Quoted-printable
From Wikipedia, the free encyclopedia
Quoted-printable is an encoding using printable characters (i.e. alphanumeric and the equals sign "=") to transmit 8-bit data over a 7-bit data path. It is defined as a MIME content transfer encoding for use in Internet e-mail.
Contents |
[edit] Introduction
The basic Internet e-mail transmission protocol, SMTP, supports only ASCII characters (see also 8BITMIME). MIME defines mechanisms for sending other kinds of information in e-mail, including text in languages other than English, using character encodings other than ASCII. However these encodings often use byte values outside the ASCII range so they need to be encoded further before they are suitable for use in e-mail. Quoted-printable encoding is one method used for mapping arbitrary bytes into sequences of ASCII characters. This encoding is reversible, meaning the original bytes and hence the non-ASCII characters they represent can be recovered.

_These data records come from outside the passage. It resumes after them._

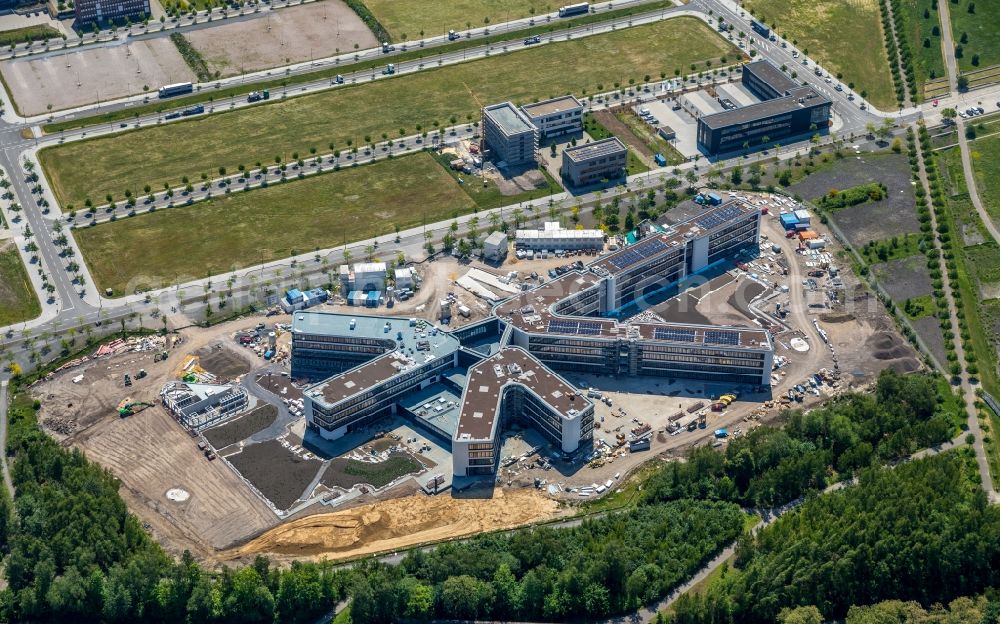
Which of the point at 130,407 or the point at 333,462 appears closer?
the point at 333,462

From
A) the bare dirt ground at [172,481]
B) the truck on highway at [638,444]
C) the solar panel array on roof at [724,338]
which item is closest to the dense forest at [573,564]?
the bare dirt ground at [172,481]

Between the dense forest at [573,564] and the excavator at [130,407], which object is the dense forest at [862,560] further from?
the excavator at [130,407]

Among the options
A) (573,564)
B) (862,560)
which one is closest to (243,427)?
(573,564)

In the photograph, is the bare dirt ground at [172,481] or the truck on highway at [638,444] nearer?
the bare dirt ground at [172,481]

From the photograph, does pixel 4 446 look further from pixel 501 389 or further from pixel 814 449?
pixel 814 449

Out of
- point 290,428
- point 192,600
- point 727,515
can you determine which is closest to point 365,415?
point 290,428

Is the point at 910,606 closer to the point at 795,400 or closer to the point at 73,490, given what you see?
the point at 795,400
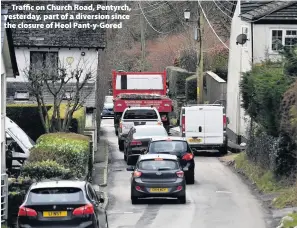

Quoted-printable and Base64 are the two basic MIME content transfer encodings. If the input text is mostly ASCII, quoted-printable results in a fairly readable and compact encoded result. On the other hand if the input is not mostly ASCII then quoted-printable becomes both unreadable and extremely inefficient. Base64 is not readable but has a predictable overhead for all data and is the more sensible choice for binary formats or text in non Latin based languages.
[edit] Quoted-printable encoding
Any 8-bit byte value may be encoded with 3 characters, an "=" followed by two hexadecimal digits (0–9 or A–F) representing the byte's numeric value. For example, a US-ASCII form feed character (decimal value 12) can be represented by "=0C", and a US-ASCII equal sign (decimal value 61) is represented by "=3D". All characters except printable ASCII characters or end of line characters must be encoded in this fashion.
Printable ASCII characters except "=", i.e. those with decimal values between 33 and 126 excepting decimal value 61 (=), may be represented by themselves.
ASCII tab and space characters, decimal values 9 and 32, may be represented by themselves except if these characters appear at the end of a line. If one of these characters appears at the end of a line it must be encoded as "=09" (tab) or "=20" (space).
If the data being encoded contains meaningful line breaks, they must be encoded as an ASCII CR LF sequence, not as their original byte values. Conversely if byte values 10 and 13 have meanings other than end of line then they must be encoded as =0A and =0D.
Lines of quoted-printable encoded data must not be longer than 76 characters. To satisfy this requirement without altering the encoded text soft line breaks may be added as desired. A soft line break consists of an "=" at the end of an encoded line and does not cause a line break in the decoded text.